→ AIM OF THE TASK
Continue the forum thread about keeping alarm circuit conduit safe from tampering, picking up after its final sentence.

>> START DOCUMENT TEXT

# Plumbtrician



## Navyguy (Mar 15, 2010)

Use a rigid fitting and fill it with chico. They can bang the crap out of it all day...

Cheers
John


----------



## telsa (May 22, 2015)

Sealtite.

Hide everything in plain sight.

If it does not look like it's an alarm circuit -- just plain vanilla power conductors -- it will not draw attention.

BTW, Sealtite crushes -- but does not shatter. 

Any decent alarm system will go into "trouble fault' the moment the circuit is jacked up -- but not in full alarm.

If the facility is worth it, the risk is that great -- use redundant alarms. 

Dummy cameras are also part of the art. With such dummies, the raceway looks like it has disappeared into the structure. Heh.


----------



## splatz (May 23, 2015)

I thought supervised sensors meant never having to worry about tampering?

I wouldn't try a plumbing fitting because if you've ever inadvertently tried pulling through a pull elbow, you know it's iffy at best and it may well damage the cable. 

Speaking of pulling elbow - a cast pulling elbow would be harder to shatter than an LB. Making the 90 with a box might be another way to go. 

You could spend a fortune and use stainless / explosion proof but that's going to really spend.

>> END DOCUMENT TEXT
>> START SOURCE MATERIAL

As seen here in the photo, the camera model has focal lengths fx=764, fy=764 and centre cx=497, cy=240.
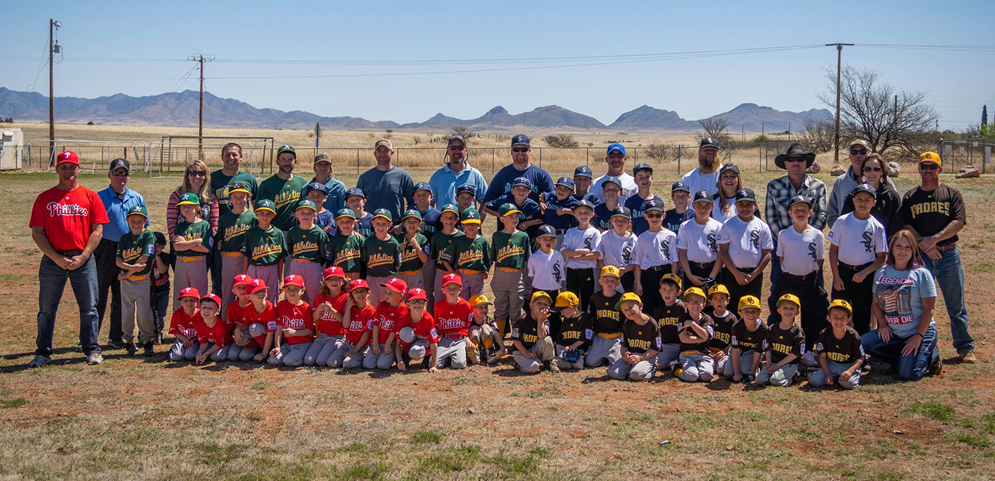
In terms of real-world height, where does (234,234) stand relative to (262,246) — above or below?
above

>> END SOURCE MATERIAL

→ SOLVED EXERCISE
You could put a box over a pulling elbow and use one way screws on the cover, that would be easy enough. It wouldn't be hammer proof but it would be hammer resistant. 

I make a shepherd's hook bend for fiber where the bend radius is critical. All it really is is a 90 and an offset to get the conduit back on the wall. This one is made as ugly as possible: 










If you want these to look better, first use the smallest conduit you really need so the radius of the bend is smaller and it protrudes less from the wall. Oversize the hole and hog it out a little oval on the side with the bend. This will make your offset as small as possible. Then space it out a little, put the offset a little further away from the 90. Looks much better that way. 

The shepherd's crook is the only way that preserves the big bend radius the BICSI nazis want for datacom but that's not usually specced for alarm wiring.


----------



## Kevin (Feb 14, 2017)

splatz said:


> I thought supervised sensors meant never having to worry about tampering?


Yes, an alarm is already quiet tamperproof when using either single or double end of line resistors properly, however, this is also for the siren wiring, and it may also be for the alarm communication wiring if they decide to have it monitored by an alarm company. I'm not entirely sure yet, as we are in the planning stages. I don't do alarms for a living lol.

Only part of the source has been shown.